Furthermore, pregnant women exposed to media were less likely to use tobacco products, consistent with earlier studies [41]. Media plays a crucial role in influencing population smoking behaviors. Media campaigns that discourage tobacco use have the power to reshape people’s perceptions, prevent smoking initiation, and support adult quitting. Attitudes toward tobacco are significantly influenced by media communications, and evidence indicates that exposure to media messages about tobacco use impacts both its tobacco use and prevention [42,43]. Our findings suggest the importance of prioritizing the implementation of media campaigns to effectively convey anti-tobacco messages to pregnant women and the broader population.

Limitations and strengths of the study

This study has limitations. Firstly, the cross-sectional nature of the data makes it challenging to establish causality. Secondly, the measurement of tobacco use relies on self-reporting, introducing the possibility of underreporting due to social desirability bias. Thirdly, the surveys were conducted at different times in each respective country, caution must be exercised when comparing the prevalence of tobacco use between nations. Despite the limitations, the study used nationally representative DHS data sets from 33 SSA countries, enhancing the generalizability of our findings. Additionally, the DHS uses standardized methods and instruments to ensure consistency in survey design and data collection.

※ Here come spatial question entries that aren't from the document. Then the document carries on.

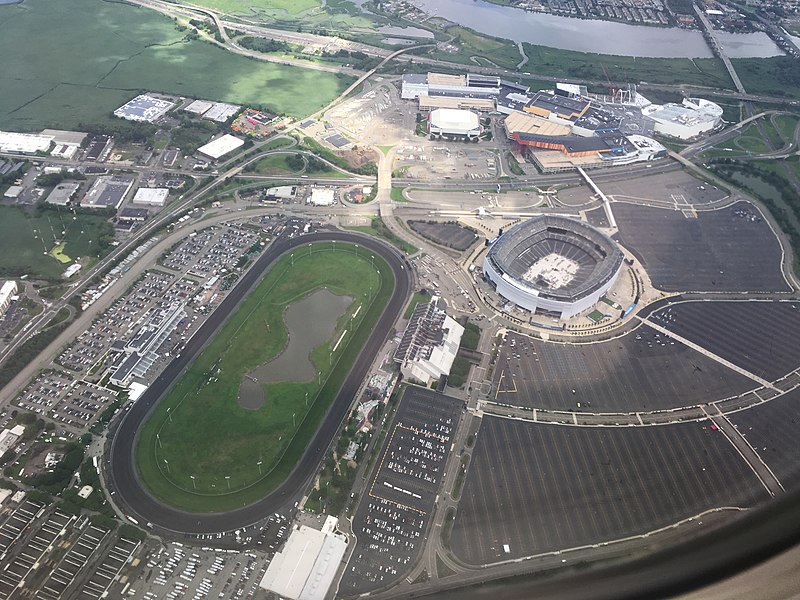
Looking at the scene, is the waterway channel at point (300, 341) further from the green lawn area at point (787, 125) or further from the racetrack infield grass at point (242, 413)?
the green lawn area at point (787, 125)

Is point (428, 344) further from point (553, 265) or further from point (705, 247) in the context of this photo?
point (705, 247)

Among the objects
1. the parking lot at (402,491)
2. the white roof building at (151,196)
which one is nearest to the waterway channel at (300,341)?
the parking lot at (402,491)

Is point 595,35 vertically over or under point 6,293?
over

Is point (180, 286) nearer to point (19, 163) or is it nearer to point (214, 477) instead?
point (214, 477)

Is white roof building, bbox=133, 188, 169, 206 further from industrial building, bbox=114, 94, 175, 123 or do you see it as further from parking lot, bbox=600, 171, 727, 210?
parking lot, bbox=600, 171, 727, 210

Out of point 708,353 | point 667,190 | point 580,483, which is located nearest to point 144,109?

Conclusion and recommendation

This study provides timely evidence on the overall prevalence of tobacco use among pregnant women in SSA countries, using nationally representative data. While the overall prevalence is relatively low across 33 SSA countries, certain nations exhibit higher rates. Multilevel multivariable logistic regression results indicate that younger pregnant women, those with primary and secondary education, higher household wealth, and media exposure are less likely to use tobacco.

Educational interventions are crucial for women without formal education. Primary care settings are an essential source of prenatal care education for pregnant women from low-income households. Older women especially those who have no education and media exposure should be informed that smoking does not reduce stress levels. Enhancing awareness through education and offering smoke cessation programs through mass media and as part of antenatal care is crucial.

Despite a lower overall prevalence compared to high-income nations, specific SSA countries report high levels of tobacco use during pregnancy. This underscores the importance of targeted interventions in these countries to raise awareness about the health risks of tobacco use among women, especially during pregnancy.

Acknowledgments

The authors thank ICF International for granting access to the dataset used in this study.